It starts with an email. The senior person forwards the article to the team with one line: “Think?”
The person receiving it will stop what they’re doing, read it carefully, try to understand what is being asked of them, and formulate a considered response. And more often than not, their response was, “Interesting!” And nothing comes of it. All the while, they have de-prioritized their actual work.
That dynamic has always existed. Most leaders don’t realize they’re doing it.
Layer the AI on top of that.
Instead of a short article, it became a 12-page “strategy.”
AI is good at producing things that sound consistent. You have far less confidence in determining whether it’s correct, new, or worth pursuing. You can repeat a prompt 10 times and come up with something that feels sharper each time, but it’s still likely to be built on a flawed premise. And in my experience, the leaders most at risk are the ones who have not yet considered whether to engage with AI in the first place. It’s those who wholeheartedly accept it, and it sounds so certain about everything, so why not?
AI can make people feel like they’ve thought it through, even though they haven’t. Moving tools back and forth creates a sense of progress and ownership. The output looks polished and makes it easier to feel like you’ve landed somewhere solid. But the most difficult part of thinking—properly considering an idea and determining whether it actually holds true—hasn’t happened yet.
I’ve seen detailed proposals for market “gaps” that don’t exist. When you apply real-world constraints or ask simple follow-up questions, your strategy falls apart. And these are often created by smart people who have already asked their AI or another AI to sense-check their work.
The problem is that if you’re working outside your area of expertise, there’s no way to know what’s wrong with the tool.
Its output is sent in the message “Please take a look”. “We welcome your thoughts.” “Is this something we should pursue?”
And now someone has to step away from the actual job. They are no longer just reacting to ideas. They’re trying to figure out what’s important in a much longer and more complex form, without iterating and testing all the assumptions themselves.
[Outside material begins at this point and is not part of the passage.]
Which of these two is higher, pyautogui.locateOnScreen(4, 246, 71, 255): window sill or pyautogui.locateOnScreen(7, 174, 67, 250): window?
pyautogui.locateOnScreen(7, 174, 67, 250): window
That takes real time. It sets aside more important tasks. Yet no one speaks up because those are the words from their seniors. So it keeps happening.
Organizations are investing significant amounts of money into AI tools and are properly vetting those tools to ensure they are delivering value. But the more troubling costs rarely show up on your dashboard. This is the cumulative amount of time talented people spend away from their actual priorities responding to, sense-checking, or trying to make sense of output they aren’t ready to share. It’s not an AI problem. It’s a question of AI accelerator leadership.
The cost of getting this wrong cannot be measured in document length. It is measured by how many people had to stop what they were doing to cope with it.
None of these are reasons not to use AI. But that raises the bar.
If you receive a rough draft from a junior member of your team and don’t send it as-is to colleagues or clients, you shouldn’t use AI output.
Three questions are still important before you hit the send button. Can you clearly explain the idea in your own words? Do you know what you actually want from the other person? And is it worth stopping what they’re doing for someone else to be involved in it?
If these answers are no, please do not click Submit.
AI does not eliminate the need for good leadership fundamentals. In an environment where everyone can achieve more, judgment is what sets leaders apart.